In recent days, the Campaign has received a copy of a letter from the four prisoners on death row, written in Arabic, in which they speak of their torture and the way they were forced to confess, and ask human rights activists to help stop their execution. “After three years in a state of limbo inside the Intelligence Ministry detention centers, our trial court was convened in 2012. In all, it didn’t last more than 2.5 hours and without being able to defend ourselves, we were sentenced to death on charges of armed actions, enmity with God, and corruption on earth,” the prisoners say in a part of their letter.

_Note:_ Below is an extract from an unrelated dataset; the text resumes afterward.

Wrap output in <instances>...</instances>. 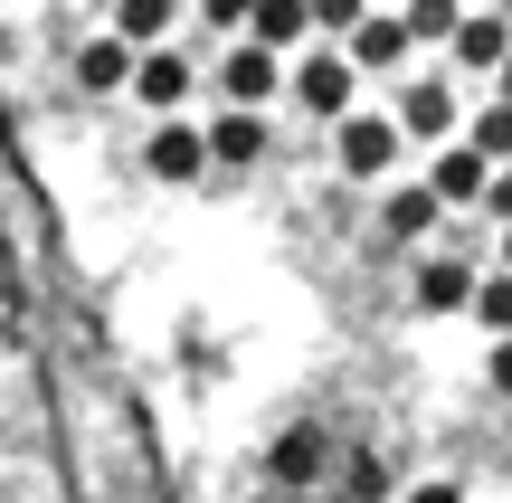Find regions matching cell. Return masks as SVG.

“I, Ghazi Abbasi, a resident of Fallahieh [Shadegan], was arrested on August 23, 2009. During my 11 months inside the Intelligence Office Detention Center, I was charged with numerous charges. I was subjected to various physical and psychological tortures during this time, and scars of this torture remain on my body to this day,” said Ghazi Abbasi, one of the four prisoners on death row.
“During this time, and for two whole years, I was deprived of any type of contact or visits with my family. In order to create psychological pressure for me, they arrested my brothers. One of them, my brother Shahab, a conscript, was brought to the Intelligence Detention Center, where he suffered various illnesses and psychological problems, and they later transferred him to Sepidar Prison. They used different torture methods on me and my brother, and even with all the despicable torture methods the Intelligence Office used on us, they were unable to force me to accept the accusations leveled against me,” Ghazi Abbasi wrote in another part of the letter.
“About four years since our arrest, our trial was like a Hitchcock thriller that lasted only one hour. We refused our charges and they did not ask us to provide any explanations [defense], but most regrettably, they issued the rulings unfairly, sentencing me and three of my friends to death, and my brother Shahb and some young people to faraway places,” he wrote.